Prompt: Render every line of the records below as a numbered list, leaving out the blank lines.

Listed entries:
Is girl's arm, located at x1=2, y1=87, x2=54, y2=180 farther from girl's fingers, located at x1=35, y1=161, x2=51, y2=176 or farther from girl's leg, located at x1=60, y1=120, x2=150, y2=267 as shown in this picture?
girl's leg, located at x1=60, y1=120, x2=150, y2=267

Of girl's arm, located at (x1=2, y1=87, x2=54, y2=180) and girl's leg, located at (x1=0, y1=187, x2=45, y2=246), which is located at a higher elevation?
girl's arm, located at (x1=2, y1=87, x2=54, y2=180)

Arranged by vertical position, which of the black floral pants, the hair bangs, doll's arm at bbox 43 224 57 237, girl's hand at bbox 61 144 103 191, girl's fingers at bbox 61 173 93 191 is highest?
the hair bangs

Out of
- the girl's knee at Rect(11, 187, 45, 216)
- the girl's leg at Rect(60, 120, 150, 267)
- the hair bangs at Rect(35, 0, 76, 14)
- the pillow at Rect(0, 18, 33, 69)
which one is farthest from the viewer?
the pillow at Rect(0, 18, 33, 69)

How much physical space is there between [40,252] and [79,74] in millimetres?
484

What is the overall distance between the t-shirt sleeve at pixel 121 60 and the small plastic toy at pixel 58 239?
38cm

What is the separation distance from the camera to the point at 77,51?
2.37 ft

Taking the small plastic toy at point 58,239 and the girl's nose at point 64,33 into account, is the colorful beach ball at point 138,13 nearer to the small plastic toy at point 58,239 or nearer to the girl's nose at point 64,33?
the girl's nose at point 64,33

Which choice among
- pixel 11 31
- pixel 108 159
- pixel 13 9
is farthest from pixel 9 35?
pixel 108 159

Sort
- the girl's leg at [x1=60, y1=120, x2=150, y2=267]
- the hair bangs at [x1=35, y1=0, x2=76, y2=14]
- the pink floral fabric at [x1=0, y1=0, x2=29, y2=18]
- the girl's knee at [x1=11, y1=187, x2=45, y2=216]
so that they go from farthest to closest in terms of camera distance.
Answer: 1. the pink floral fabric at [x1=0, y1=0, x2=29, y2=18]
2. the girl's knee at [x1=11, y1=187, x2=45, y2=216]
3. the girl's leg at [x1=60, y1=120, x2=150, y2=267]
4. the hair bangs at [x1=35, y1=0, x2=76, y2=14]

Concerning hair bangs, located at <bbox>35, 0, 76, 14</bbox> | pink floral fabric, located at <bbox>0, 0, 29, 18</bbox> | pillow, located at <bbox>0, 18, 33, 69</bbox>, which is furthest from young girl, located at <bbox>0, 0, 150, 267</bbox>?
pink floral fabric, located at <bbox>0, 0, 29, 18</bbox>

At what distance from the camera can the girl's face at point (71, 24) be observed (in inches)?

Exercise answer:
1. Is girl's arm, located at x1=2, y1=87, x2=54, y2=180 farther from girl's fingers, located at x1=35, y1=161, x2=51, y2=176 or farther from girl's leg, located at x1=60, y1=120, x2=150, y2=267 as shown in this picture?
2. girl's leg, located at x1=60, y1=120, x2=150, y2=267
3. Of girl's arm, located at (x1=2, y1=87, x2=54, y2=180) and girl's leg, located at (x1=0, y1=187, x2=45, y2=246), which is located at a higher elevation?
4. girl's arm, located at (x1=2, y1=87, x2=54, y2=180)
5. Arranged by vertical position, which of the black floral pants, the hair bangs, doll's arm at bbox 43 224 57 237, girl's hand at bbox 61 144 103 191, girl's fingers at bbox 61 173 93 191 is highest?
6. the hair bangs
7. Out of
8. - the girl's knee at Rect(11, 187, 45, 216)
9. - the girl's leg at Rect(60, 120, 150, 267)
10. - the hair bangs at Rect(35, 0, 76, 14)
11. - the pillow at Rect(0, 18, 33, 69)
12. which one is farthest from the viewer?
13. the pillow at Rect(0, 18, 33, 69)
14. How much physical space is there between [40,252] and [79,74] in millimetres?
15. 484
16. What is the overall distance between the t-shirt sleeve at pixel 121 60 and the small plastic toy at pixel 58 239?
17. 38cm
18. What is the separation distance from the camera to the point at 77,51?
19. 2.37 ft
20. Taking the small plastic toy at point 58,239 and the girl's nose at point 64,33 into account, is the colorful beach ball at point 138,13 nearer to the small plastic toy at point 58,239 or nearer to the girl's nose at point 64,33?
21. the girl's nose at point 64,33
22. Which choice among
23. - pixel 11 31
24. - pixel 108 159
25. - pixel 13 9
26. is farthest from pixel 9 35?
27. pixel 108 159
28. Sort
29. - the girl's leg at [x1=60, y1=120, x2=150, y2=267]
30. - the hair bangs at [x1=35, y1=0, x2=76, y2=14]
31. - the pink floral fabric at [x1=0, y1=0, x2=29, y2=18]
32. - the girl's knee at [x1=11, y1=187, x2=45, y2=216]
33. so that they go from farthest to closest in terms of camera distance.
34. Answer: 1. the pink floral fabric at [x1=0, y1=0, x2=29, y2=18]
35. 2. the girl's knee at [x1=11, y1=187, x2=45, y2=216]
36. 3. the girl's leg at [x1=60, y1=120, x2=150, y2=267]
37. 4. the hair bangs at [x1=35, y1=0, x2=76, y2=14]
38. Concerning hair bangs, located at <bbox>35, 0, 76, 14</bbox> | pink floral fabric, located at <bbox>0, 0, 29, 18</bbox> | pillow, located at <bbox>0, 18, 33, 69</bbox>, which is furthest from young girl, located at <bbox>0, 0, 150, 267</bbox>?
39. pink floral fabric, located at <bbox>0, 0, 29, 18</bbox>
40. At what distance from the camera can the girl's face at point (71, 24) be observed (in inches)?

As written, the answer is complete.